A través de los ventanales interiores de su casa se ve el jardín meticulosamente cuidado. En medio de la sala, sobre una mesa, hay un florero de cerámica de Talavera y en él cinco plumas negras. Hay una cajita de cristal con varios caracoles dentro.

– Son plumas de los pájaros de Clipperton, son caracoles de las playas de Clipperton. ¿Le sorprende? Mi casa es un verdadero santuario de la isla; he guardado durante años los artículos que han aparecido sobre ella en los periódicos y revistas del mundo entero. Conservo las cartas de mi abuelo y la ropa de mi abuela. Tengo muestras de la tierra de Clipperton y de sus aguas, soy química de profesión. Eso me lo trajeron, porque yo nunca he estado allí. Desde que escribí mi libro sobre la isla me topé con mi destino, supe que mi misión en la tierra es hacer que esa historia, que es mi propia historia, se conozca. El libro lo vendo aquí en mi casa o en la oficina de mi esposo, que es, como le dije, ingeniero de aguas. Todas las semanas doy conferencias sobre Clipperton. Me invita la Armada, tengo amigos allá. Cada conferencia es para mí un enorme desgaste psicológico, emocional, porque a medida que hablo revivo la tragedia, la vivo en carne propia. Llego a mi casa pesando uno o dos kilos menos, tengo que guardar cama un par de días para reponerme.

En ese momento su esposo desciende por las escaleras. Es un hombre bajo, de gafas, y lleva la gabardina colgada del brazo. Sale para su oficina, saluda con cortesía y la mira a ella con ternura, con admiración. Luego se retira.

– ¿Vio cómo me mira? Me colabora en todo, ha sido el más grande difusor de mi libro, pero a veces se preocupa porque piensa que voy demasiado lejos. Aterriza mujer, me dice, vuelve a la realidad. Y yo le digo que mi realidad no es esta, mi vida no está aquí sino en Clipperton, porque por esa isla vivo y muero.
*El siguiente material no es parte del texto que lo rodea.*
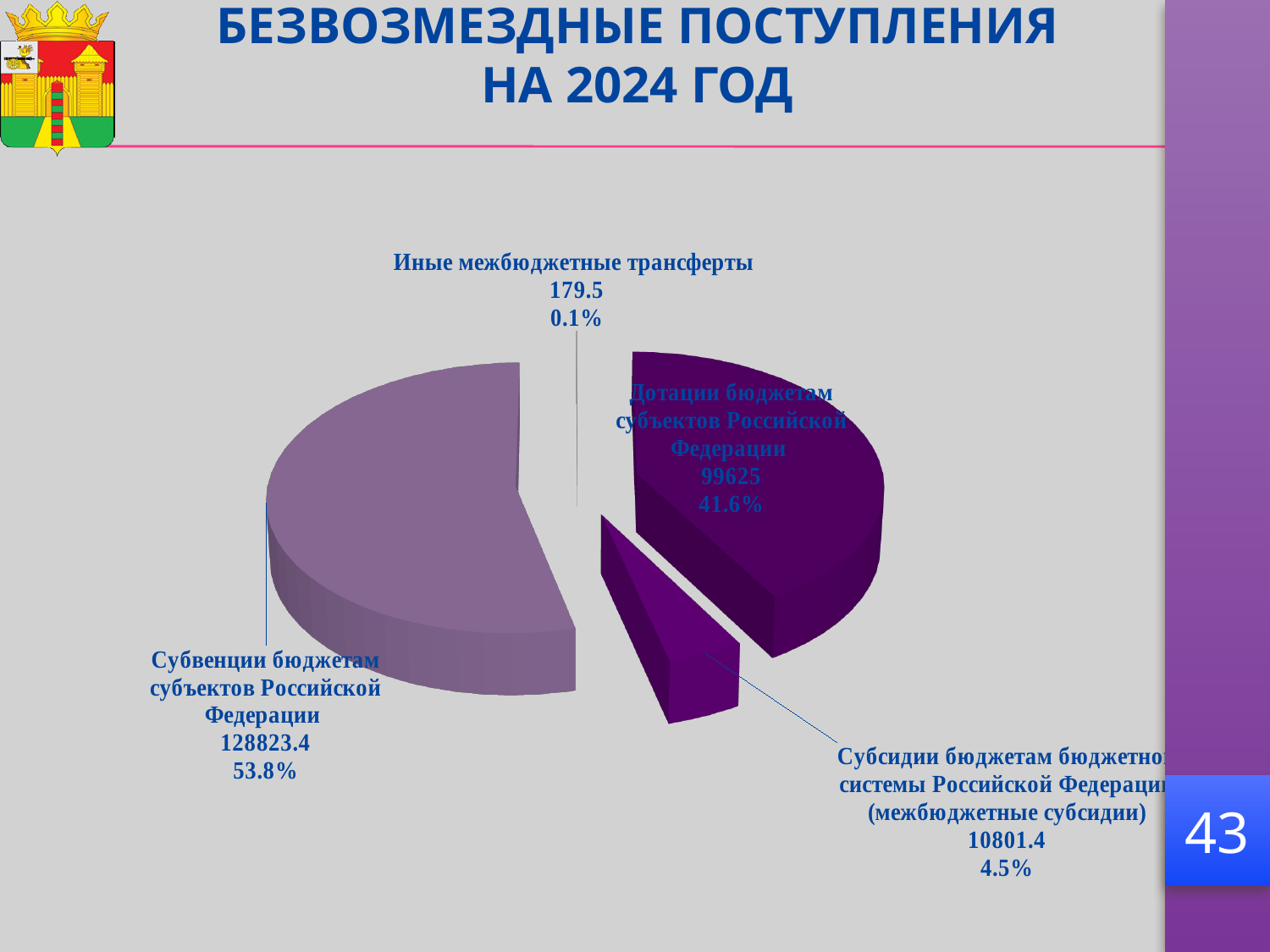
Which category has the largest share of the pie? Субвенции бюджетам субъектов Российской Федерации What is the value for Дотации бюджетам субъектов Российской Федерации? 99625 What kind of chart is shown on the slide? pie chart How many slices does the pie chart have? 4 What share of the pie does Дотации бюджетам субъектов Российской Федерации represent? 41.6% Which category has the smallest share of the pie? Иные межбюджетные трансферты What is the title of the chart on the slide? БЕЗВОЗМЕЗДНЫЕ ПОСТУПЛЕНИЯ НА 2024 ГОД What is the difference between the values for Субвенции бюджетам субъектов Российской Федерации and Дотации бюджетам субъектов Российской Федерации? 29198.4 What is the value for Субсидии бюджетам бюджетной системы Российской Федерации (межбюджетные субсидии)? 10801.4 What is the value for Иные межбюджетные трансферты? 179.5 What is the value for Субвенции бюджетам субъектов Российской Федерации? 128823.4 What share of the pie does Субсидии бюджетам бюджетной системы Российской Федерации (межбюджетные субсидии) represent? 4.5%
María Teresa sale hacia la cocina a traer café. Sobre la pared del comedor hay un gran retrato de ella, las manos sobre el regazo, vestido strapless de muselina blanca que deja al descubierto los hombros igualmente blancos, mirando de frente sin sonreír. Sobre un aparador de caoba, en un marco de plata, una foto de su abuela Alicia. Son, realmente, muy parecidas.

Entra María Teresa con el café sobre una bandeja. A diferencia del vestido del cuadro, el que lleva ahora es rigurosamente cerrado hasta el cuello y hasta las muñecas, color morado semana santa. No tiene puesto ningún anillo, pero sí unos aretes de oro, vistosos, y una cruz también de oro sobre el pecho.